El autor sonrió como un adolescente que claudica. Miró las caderas enfrutadas, la disposición de los cabellos ensortijados contras la explícitas combas lacrimosas del escote, que daban al abdomen terso contra el que ahora se estrellaba, a la protuberancia frutal nunca suya, a la negación de todos los pelos de bigote descastado y pretencioso, de su estampa de centenario empleado municipal acomodado por Rubiánez, olvidado por Rubiánez, tan distinto todo de los sueños de inmigración que lo precedieron en un siglo.

-Está bien, mirá: “La influencia ejercida es igual a la mística de la maternidad más el cociente entre la persecución del propio interés material y la menor cantidad posible de palabras”.

Del despacho de Rubiánez salieron unas risas que jamás en la vida. Frutibell dijo “¿eh?” y se marchó acomodándose el cinturón que le ceñía la cintura, ay.
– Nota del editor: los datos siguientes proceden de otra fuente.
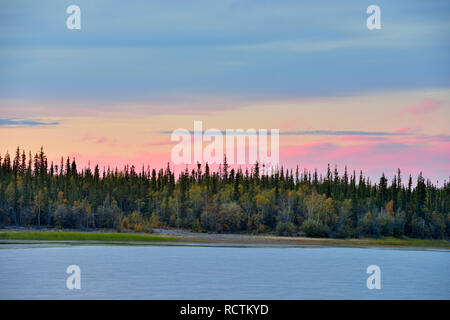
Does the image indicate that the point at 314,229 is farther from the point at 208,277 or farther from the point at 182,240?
the point at 208,277

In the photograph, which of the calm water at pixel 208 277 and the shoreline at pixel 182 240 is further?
the shoreline at pixel 182 240

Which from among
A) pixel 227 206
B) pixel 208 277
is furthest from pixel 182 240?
pixel 208 277

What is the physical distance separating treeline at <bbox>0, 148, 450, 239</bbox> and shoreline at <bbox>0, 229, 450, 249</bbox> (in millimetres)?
10952

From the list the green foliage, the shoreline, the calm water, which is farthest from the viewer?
the green foliage

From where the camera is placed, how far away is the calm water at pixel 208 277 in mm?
47750

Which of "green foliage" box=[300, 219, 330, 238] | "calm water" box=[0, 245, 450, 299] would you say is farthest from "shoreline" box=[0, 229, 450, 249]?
"calm water" box=[0, 245, 450, 299]

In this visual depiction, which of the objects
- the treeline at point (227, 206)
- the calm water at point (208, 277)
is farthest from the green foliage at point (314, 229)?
the calm water at point (208, 277)

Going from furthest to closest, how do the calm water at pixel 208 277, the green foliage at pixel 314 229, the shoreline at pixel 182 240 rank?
the green foliage at pixel 314 229 < the shoreline at pixel 182 240 < the calm water at pixel 208 277

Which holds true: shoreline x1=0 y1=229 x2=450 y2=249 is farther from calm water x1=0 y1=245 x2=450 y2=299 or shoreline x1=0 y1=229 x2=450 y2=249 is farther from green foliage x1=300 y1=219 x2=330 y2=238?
calm water x1=0 y1=245 x2=450 y2=299

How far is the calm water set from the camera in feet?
157

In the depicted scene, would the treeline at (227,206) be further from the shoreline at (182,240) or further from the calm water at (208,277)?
the calm water at (208,277)

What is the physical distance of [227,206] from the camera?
15288 centimetres

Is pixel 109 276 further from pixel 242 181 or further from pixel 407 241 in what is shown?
pixel 242 181

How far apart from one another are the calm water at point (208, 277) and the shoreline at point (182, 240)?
2488cm
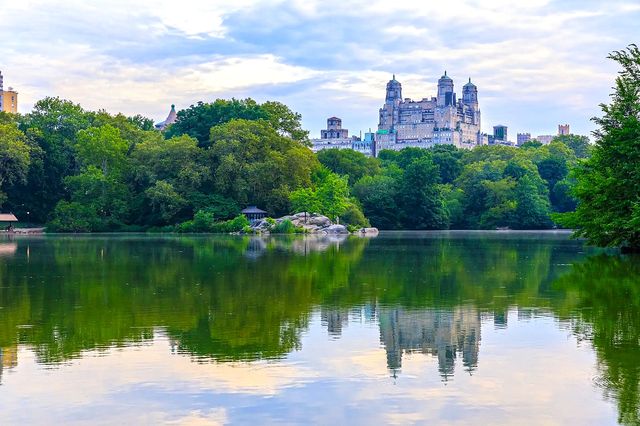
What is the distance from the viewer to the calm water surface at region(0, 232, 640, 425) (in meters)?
9.55

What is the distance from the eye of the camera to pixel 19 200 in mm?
80062

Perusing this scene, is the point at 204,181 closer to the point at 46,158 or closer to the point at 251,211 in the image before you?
the point at 251,211

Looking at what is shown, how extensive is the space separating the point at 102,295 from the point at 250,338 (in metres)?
7.59

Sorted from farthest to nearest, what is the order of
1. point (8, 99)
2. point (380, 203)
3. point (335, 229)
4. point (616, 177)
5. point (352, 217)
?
1. point (8, 99)
2. point (380, 203)
3. point (352, 217)
4. point (335, 229)
5. point (616, 177)

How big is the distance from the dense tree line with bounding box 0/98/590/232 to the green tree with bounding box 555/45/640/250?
3455 cm

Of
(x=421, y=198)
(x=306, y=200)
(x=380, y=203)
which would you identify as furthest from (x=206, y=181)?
(x=421, y=198)

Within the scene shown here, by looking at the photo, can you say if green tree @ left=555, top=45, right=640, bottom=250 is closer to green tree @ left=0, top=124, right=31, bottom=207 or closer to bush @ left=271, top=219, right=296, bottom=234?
bush @ left=271, top=219, right=296, bottom=234

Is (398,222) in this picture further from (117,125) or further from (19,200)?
(19,200)

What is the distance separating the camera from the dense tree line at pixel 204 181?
75.8m

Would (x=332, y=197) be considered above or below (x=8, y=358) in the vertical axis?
above

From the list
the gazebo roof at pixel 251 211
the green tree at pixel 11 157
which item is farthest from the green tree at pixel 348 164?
the green tree at pixel 11 157

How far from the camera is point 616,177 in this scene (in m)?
37.2

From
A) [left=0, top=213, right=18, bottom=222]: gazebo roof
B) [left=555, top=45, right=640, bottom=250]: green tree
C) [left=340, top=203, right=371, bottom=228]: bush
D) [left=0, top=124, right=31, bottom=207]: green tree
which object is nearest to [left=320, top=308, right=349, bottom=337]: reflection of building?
[left=555, top=45, right=640, bottom=250]: green tree

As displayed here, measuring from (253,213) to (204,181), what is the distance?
545 centimetres
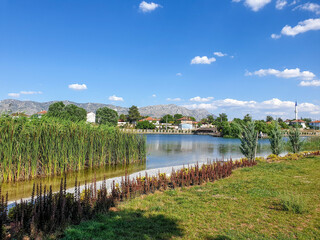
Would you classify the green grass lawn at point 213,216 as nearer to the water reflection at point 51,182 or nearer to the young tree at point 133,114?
the water reflection at point 51,182

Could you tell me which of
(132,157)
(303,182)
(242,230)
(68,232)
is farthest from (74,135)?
(303,182)

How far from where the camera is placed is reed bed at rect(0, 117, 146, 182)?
9219 millimetres

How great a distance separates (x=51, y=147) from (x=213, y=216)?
8.61m

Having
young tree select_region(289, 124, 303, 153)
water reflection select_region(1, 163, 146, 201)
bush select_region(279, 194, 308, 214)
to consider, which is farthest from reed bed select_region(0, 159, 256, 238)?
young tree select_region(289, 124, 303, 153)

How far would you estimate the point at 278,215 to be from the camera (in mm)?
5035

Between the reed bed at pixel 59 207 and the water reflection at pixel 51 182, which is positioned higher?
the reed bed at pixel 59 207

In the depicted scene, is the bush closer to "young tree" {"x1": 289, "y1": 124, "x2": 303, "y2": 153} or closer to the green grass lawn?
the green grass lawn

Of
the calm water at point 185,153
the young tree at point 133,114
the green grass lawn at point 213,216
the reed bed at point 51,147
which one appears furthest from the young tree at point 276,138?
the young tree at point 133,114

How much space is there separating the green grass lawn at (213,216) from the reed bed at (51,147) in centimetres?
619

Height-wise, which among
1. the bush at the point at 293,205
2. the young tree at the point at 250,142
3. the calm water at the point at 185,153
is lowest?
the calm water at the point at 185,153

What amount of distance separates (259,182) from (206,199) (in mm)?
3298

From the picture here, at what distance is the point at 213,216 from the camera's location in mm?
4930

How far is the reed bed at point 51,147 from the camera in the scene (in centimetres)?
922

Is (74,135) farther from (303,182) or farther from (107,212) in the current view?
(303,182)
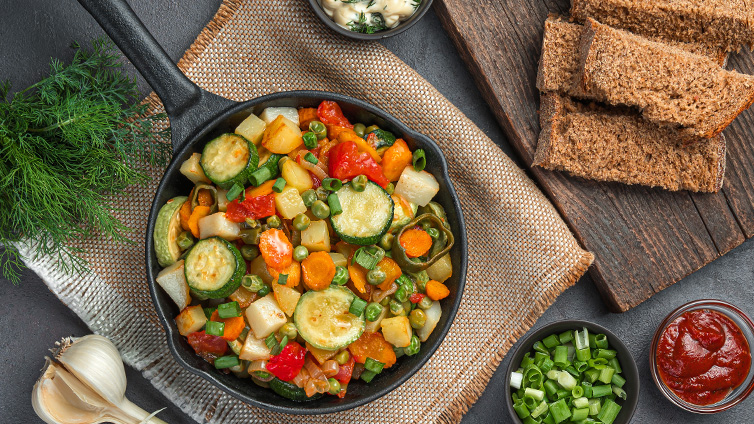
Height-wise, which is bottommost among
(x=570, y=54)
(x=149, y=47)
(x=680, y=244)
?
(x=680, y=244)

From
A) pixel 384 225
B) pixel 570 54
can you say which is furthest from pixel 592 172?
pixel 384 225

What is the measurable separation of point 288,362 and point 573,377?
225cm

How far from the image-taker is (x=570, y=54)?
4.28 m

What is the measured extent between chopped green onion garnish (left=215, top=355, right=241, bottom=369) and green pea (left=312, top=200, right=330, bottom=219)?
1.05m

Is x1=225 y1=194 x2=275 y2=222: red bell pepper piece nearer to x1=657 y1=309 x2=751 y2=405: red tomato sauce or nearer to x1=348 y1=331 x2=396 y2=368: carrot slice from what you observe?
x1=348 y1=331 x2=396 y2=368: carrot slice

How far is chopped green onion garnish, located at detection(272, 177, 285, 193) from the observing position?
3.45 m

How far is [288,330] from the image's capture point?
343cm

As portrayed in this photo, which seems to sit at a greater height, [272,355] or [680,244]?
[272,355]

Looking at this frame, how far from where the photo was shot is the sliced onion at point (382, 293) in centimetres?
363

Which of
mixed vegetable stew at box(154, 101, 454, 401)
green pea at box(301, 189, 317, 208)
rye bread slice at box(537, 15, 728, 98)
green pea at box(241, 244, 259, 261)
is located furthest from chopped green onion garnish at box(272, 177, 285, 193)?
rye bread slice at box(537, 15, 728, 98)

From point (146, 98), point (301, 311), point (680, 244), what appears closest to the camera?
point (301, 311)

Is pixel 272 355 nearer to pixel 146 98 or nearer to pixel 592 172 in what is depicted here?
pixel 146 98

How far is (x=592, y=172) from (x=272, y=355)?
2727 mm

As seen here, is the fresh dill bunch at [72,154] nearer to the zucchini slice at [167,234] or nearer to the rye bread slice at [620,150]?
the zucchini slice at [167,234]
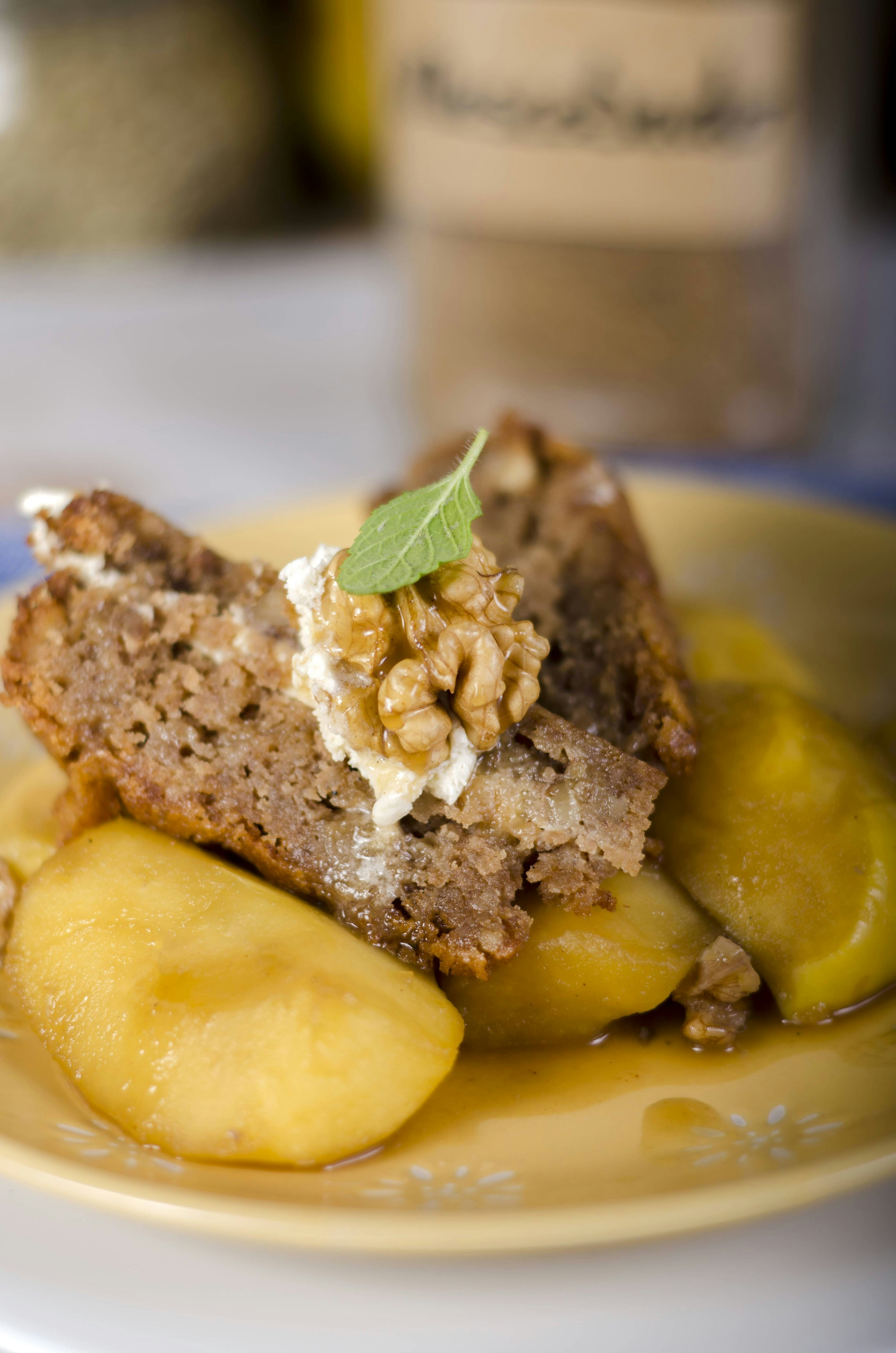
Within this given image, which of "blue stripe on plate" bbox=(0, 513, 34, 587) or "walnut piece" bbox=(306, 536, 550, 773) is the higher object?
"walnut piece" bbox=(306, 536, 550, 773)

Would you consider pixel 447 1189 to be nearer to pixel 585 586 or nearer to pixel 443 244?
pixel 585 586

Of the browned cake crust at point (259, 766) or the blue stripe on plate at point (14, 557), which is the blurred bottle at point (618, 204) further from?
the browned cake crust at point (259, 766)

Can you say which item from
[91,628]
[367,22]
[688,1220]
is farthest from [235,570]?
[367,22]

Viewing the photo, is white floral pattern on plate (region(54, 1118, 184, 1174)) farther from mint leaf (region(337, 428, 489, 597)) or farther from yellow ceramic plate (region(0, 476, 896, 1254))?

Ernesto siguió paveando frente a la pantalla, ruborizado y riéndose nada más que con la letra jota.

-A que no saben la noticia –vociferó media hora después, excitadísima, la inmóvil Miraflores –Lorelei Pro Administrativa, dos puestos más. Mirá vos, Ernesto, antes tenía un cargo menos que vos; y ahora, uno más. No te vas a pelear, eh. Algo parecido pasó hace tres años cuando te trajeron a vos; ahora te toca quedarte callado, eh.

-J –concluyó otra vez Ernesto, mucho más que doscientos gramos de pollo, doliéndose ni por diablo ni por viejo, en tanto Lorelei emergía llorando del dictamen de Su Señoría y Frutibell se le abrazaba como si fuera esa tarde la última, la última vez.

3 comentarios:

Anónimo dijo...

excelente relato casandro! el final muuy leeendo!!

Anónimo dijo...

Amigo iool, no tengo palabras.

Anónimo dijo...

no hace falta amigo casandro el titulo y el relato hablan por si solos.........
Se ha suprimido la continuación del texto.